Were Feinstein to resign voluntarily, California Gov. Gavin Newsom would appoint a new person to serve out her term until 2025. Newsom has already pledged to nominate a Black woman for the Senate, and many have speculated that it could be Rep. Barbara Lee (D-CA), who has already declared her candidacy for the role.

Manley notes that as Senate leader, Schumer may be one of the few people who could use his sway to speak with Feinstein. As the New York Times reported in May, however, Feinstein appeared determined to return to the Senate in calls the majority leader had with her while she was recovering from shingles. A Schumer spokesperson did not immediately respond to a request for comment regarding potential next steps from Democrats.

Beyond a voluntary resignation, the Senate also has the ability to expel members, though that’s an exceedingly rare maneuver that hasn’t been used since the Civil War.

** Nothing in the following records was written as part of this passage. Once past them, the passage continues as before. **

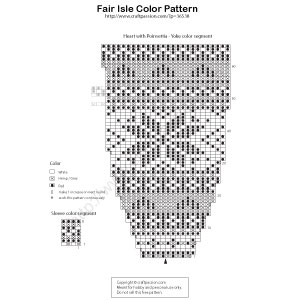 heart color pattern diagram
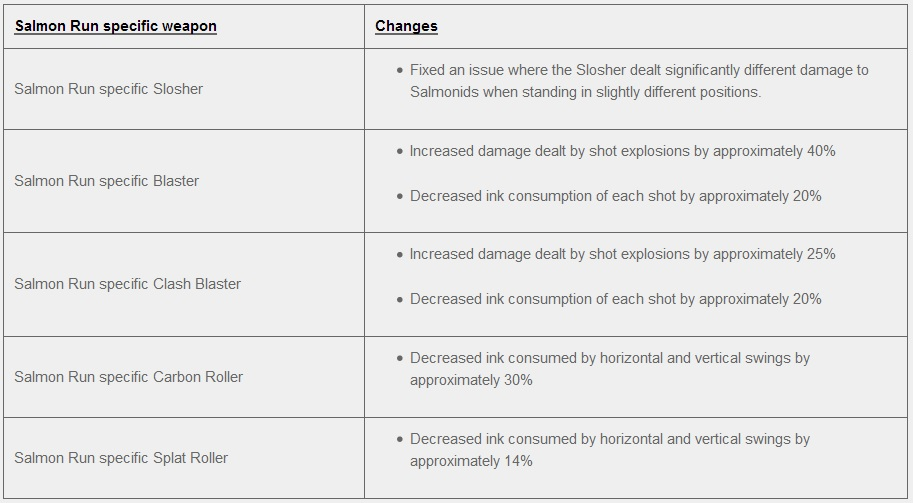 matchmaking adjustment patch notes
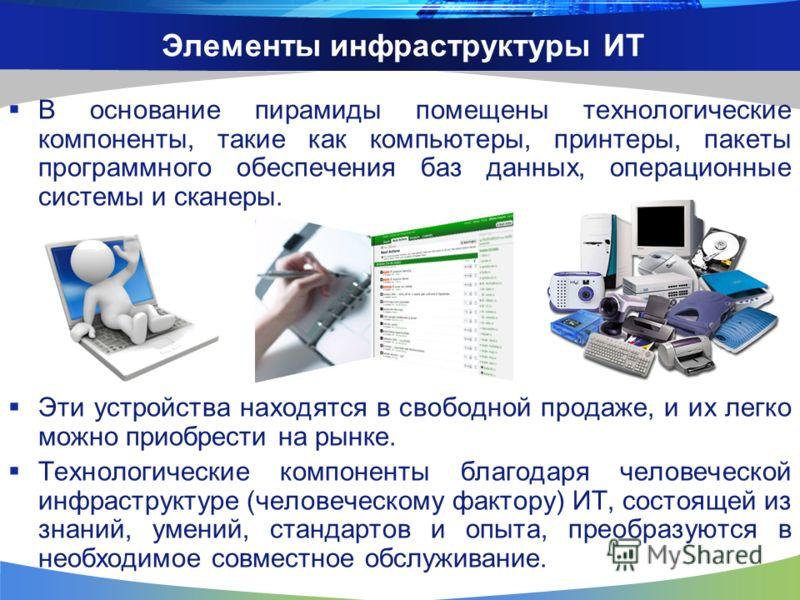 Элементы инфраструктуры ИТ В основание пирамиды помещены технологические компоненты, такие как компьютеры, принтеры, пакеты программного обеспечения баз данных, операционные системы и сканеры. Эти устройства находятся в свободной продаже, и их легко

In the past, the Senate has only ever expelled 15 members, 14 of which were related to their decision to join the Confederacy.

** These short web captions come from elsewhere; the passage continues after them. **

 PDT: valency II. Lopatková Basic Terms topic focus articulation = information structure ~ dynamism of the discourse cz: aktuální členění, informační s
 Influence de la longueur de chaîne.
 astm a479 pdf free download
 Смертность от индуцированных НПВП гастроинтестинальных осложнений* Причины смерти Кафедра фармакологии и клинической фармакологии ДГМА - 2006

A supermajority of senators would also have to vote to take this route, something that’s not likely to happen given the support and deference that many Democrats continue to have for Feinstein, and the unprecedented nature of such an effort.

“She’s got an enormous well of support in the caucus,” says Manley. “Anyone who’s paying attention sees that any attempt to shove her aside is doomed to failure.”

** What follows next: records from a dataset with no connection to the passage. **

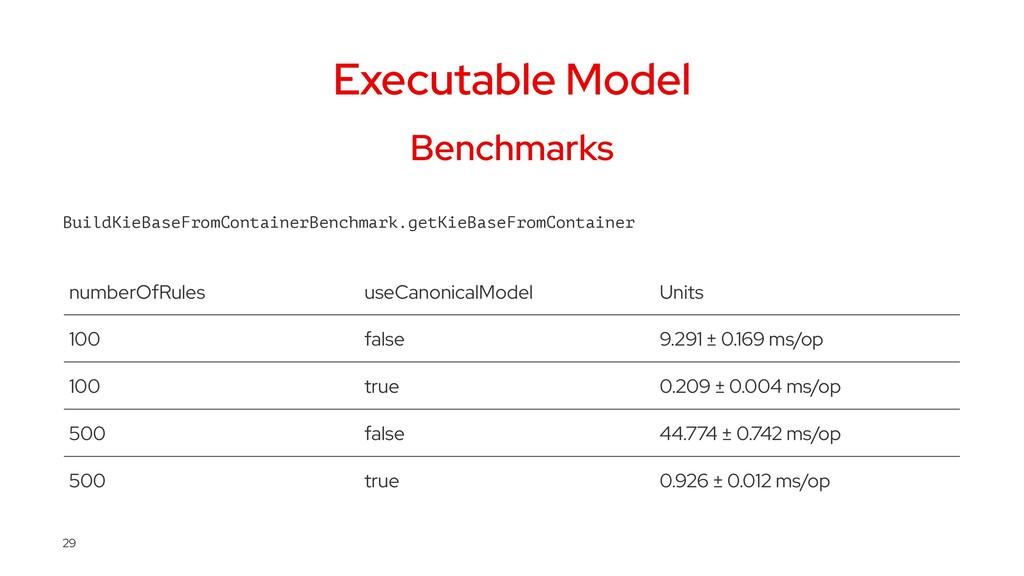 Executable Model Benchmarks BuildKieBaseFromCon...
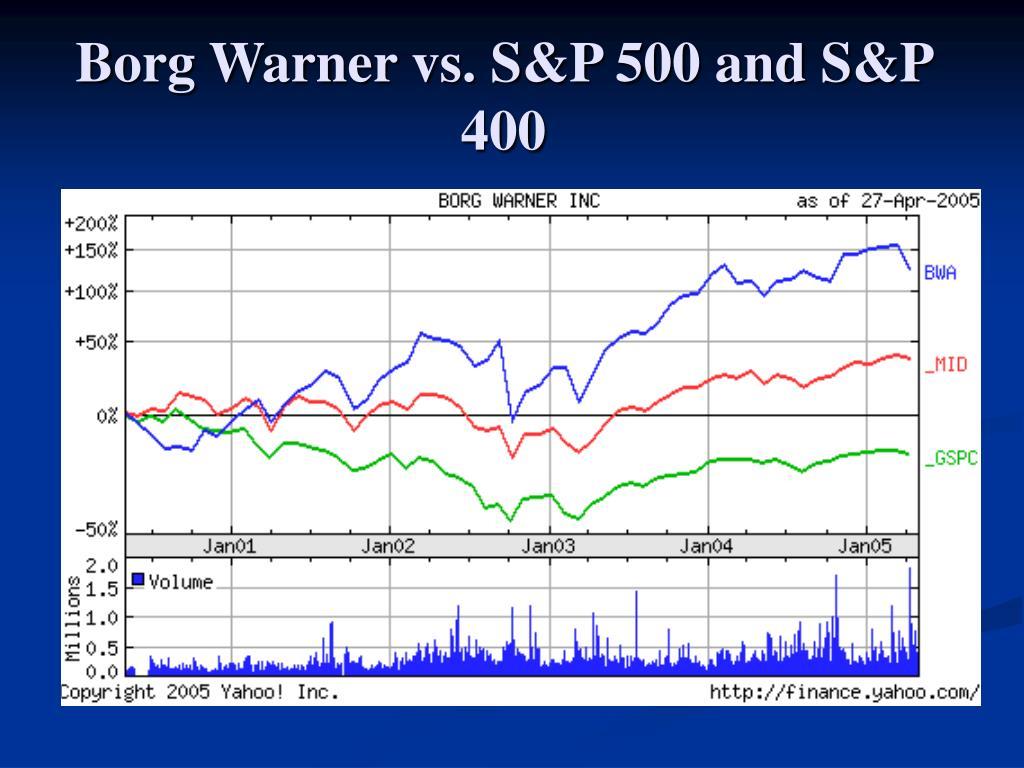 Borg Warner vs. S&P 500 and S&P 400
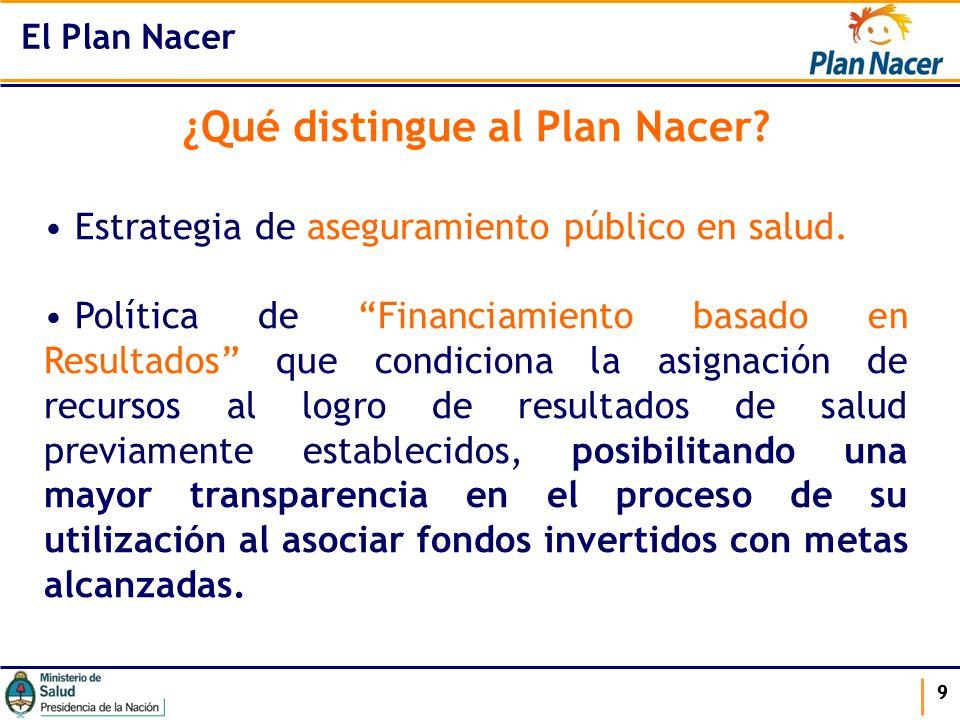 ¿Qué distingue al Plan Nacer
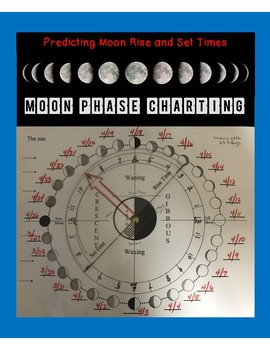 Moon Phase with Rise and Set Times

Feinstein is known for being a groundbreaking lawmaker, and was first elected in the 1990s. She’s been a champion for legislation like the Violence Against Women Act, a key voice for gun control, and a longtime defender of abortion rights. Given this history, some lawmakers might be reluctant to push her out. Although multiple lawmakers including Khanna and Rep. Alexandria Ocasio-Cortez (D-NY) have urged her resignation, other Democrats have been more circumspect in their comments.

A Politico report about how former Speaker Nancy Pelosi’s daughter, Nancy Corinne Prowda, is assisting Feinstein in her return to the Senate has also raised questions about a political calculus behind the California Senator’s decision to remain in office. The report quoted an anonymous source the publication described as a “Pelosi family confidant,” who believed the former House speaker supports Feinstein staying in her seat because it could improve the odds of Rep. Adam Schiff’s chances in his Senate run.

Schiff is a longtime Pelosi ally and apprentice. If Feinstein were to step down and Lee were appointed, that would greatly complicate his chances. Lee would already be an incumbent by the time the Senate race comes around in 2024 and likely derive an advantage from that. Feinstein’s and Pelosi’s offices have responded by saying that Prowda is a longtime Feinstein family friend.

[Pelosi and Feinstein’s] “friendship is personal, not political,” Aaron Bennett, a Pelosi spokesperson, told Vox. “Anyone who knows Senator Feinstein knows that her service in the Senate is entirely her own decision, and Speaker Emerita Pelosi would never suggest otherwise,” he added.

The fact that Congress doesn’t have an obvious way of addressing this quandary has come up before and could affect other lawmakers down the line. Feinstein is far from the only lawmaker who has been in this position. In recent years, former Sens. Orrin Hatch and Thad Cochran have also been evaluated for their performance as they grew older and battled respective questions about their actions in the role. Prior to that, as FiveThirtyEight pointed out, Sens. Ted Kennedy, Karl Mundt, and Strom Thurmond all faced debates about whether they should resign for similar reasons, with all of them staying in office in the face of those questions.

Any precedent set with Feinstein could have implications for other lawmakers in Congress, a body that skews older, another reason Congress members might be more reserved on the matter. Khanna and Ocasio-Cortez are some of Congress’s younger members, but the situation has clearly put mortality on the minds of many of their colleagues. As Sen. Jon Tester told Politico: “It’s a very hard situation because, let’s face it, when I’m 89 years old, I’ll be long dead. Trust me.”